ONTOLÓGICA (PROVA) – A prova de Santo Anselmo para a existência de Deus passou a chamar-se, a partir de Kant, prova ontológica, e também argumento ontológico.

Tal como foi formulada nos quatro capítulos do PROSLOGION, a prova desenvolveu-se assim: Santo Anselmo assinala, no capítulo primeiro que, segundo os SALMOS (treze, 1), o néscio disse no seu coração: não há Deus Este Deus é algo, maior que o qual nada pode pensar-se. Mas quando o néscio ouve esta expressão entende o que ouve e o que entende “está no seu entendimento” mesmo que não entenda que esse algo, maior que o qual nada pode pensar-se, existe. Pois uma coisa é a presença de algo no entendimento, e outra coisa é entendê-lo. Ora, o néscio deve admitir que o que ouve e entende está no entendimento. Mas, além disso, tem de estar na realidade. Com efeito, se só estivesse no entendimento aquilo de que não pode pensar- se nada maior, não seria o maior que pode pensar-se, pois faltar-lhe ia, para isso, ser real. “se aquilo, maior que o qual nada pode pensar-se – diz Santo Anselmo -, está unicamente no entendimento, aquilo mesmo, maior que o qual nada pode ser pensado, será algo maior que o qual é possível pensar algo”. Deve portanto existir, quer no entendimento, quer na realidade, algo maior que o qual nada pode pensar-se, e este algo é precisamente Deus.
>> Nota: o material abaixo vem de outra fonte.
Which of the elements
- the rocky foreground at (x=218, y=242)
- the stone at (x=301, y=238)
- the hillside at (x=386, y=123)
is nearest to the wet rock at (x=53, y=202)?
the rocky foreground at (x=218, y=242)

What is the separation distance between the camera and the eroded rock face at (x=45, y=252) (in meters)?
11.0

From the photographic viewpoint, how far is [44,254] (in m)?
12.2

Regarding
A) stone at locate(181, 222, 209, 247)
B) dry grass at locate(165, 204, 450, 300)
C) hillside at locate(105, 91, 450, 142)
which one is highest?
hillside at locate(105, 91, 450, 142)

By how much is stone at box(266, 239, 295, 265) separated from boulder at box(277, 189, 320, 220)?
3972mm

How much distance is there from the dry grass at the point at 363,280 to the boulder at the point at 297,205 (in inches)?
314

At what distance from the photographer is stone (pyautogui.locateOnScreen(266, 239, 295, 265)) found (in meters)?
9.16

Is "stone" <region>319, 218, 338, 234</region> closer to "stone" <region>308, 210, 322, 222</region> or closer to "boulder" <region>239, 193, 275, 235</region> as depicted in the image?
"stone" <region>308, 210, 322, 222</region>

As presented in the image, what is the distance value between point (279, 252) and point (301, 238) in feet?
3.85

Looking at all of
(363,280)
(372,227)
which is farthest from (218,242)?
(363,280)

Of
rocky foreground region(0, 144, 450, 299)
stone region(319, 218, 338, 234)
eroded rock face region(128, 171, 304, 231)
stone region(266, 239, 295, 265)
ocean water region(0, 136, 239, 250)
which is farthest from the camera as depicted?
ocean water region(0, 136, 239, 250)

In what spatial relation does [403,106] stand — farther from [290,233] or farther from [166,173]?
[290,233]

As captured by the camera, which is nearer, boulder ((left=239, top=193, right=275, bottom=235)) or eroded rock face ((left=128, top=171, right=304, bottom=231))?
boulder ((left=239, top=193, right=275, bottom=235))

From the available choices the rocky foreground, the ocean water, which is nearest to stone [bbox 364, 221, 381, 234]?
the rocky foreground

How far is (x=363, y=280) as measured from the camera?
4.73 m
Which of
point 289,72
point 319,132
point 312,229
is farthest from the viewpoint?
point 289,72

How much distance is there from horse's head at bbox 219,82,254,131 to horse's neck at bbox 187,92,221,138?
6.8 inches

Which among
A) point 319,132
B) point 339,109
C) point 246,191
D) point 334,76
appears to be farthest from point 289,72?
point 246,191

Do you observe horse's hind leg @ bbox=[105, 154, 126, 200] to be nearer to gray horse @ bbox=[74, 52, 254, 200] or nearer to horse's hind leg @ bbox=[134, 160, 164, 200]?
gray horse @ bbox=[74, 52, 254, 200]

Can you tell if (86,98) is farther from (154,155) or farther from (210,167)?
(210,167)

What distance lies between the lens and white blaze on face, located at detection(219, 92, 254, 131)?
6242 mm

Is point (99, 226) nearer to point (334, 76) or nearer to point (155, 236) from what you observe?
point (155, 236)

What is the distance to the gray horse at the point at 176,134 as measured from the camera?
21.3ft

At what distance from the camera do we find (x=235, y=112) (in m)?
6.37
Afirmou-se que há no PROSLOGION de Santo Anselmo, dois argumentos ontológicos distintos:

1) Algo é maior, no caso de existir, do que no caso de não existir;

2) algo é maior se existe necessariamente do que se não existe necessariamente.

O argumento 1) funda-se na ideia de que a existência é uma perfeição; o argumento 2), na ideia de que a impossibilidade lógica de não existência é uma perfeição.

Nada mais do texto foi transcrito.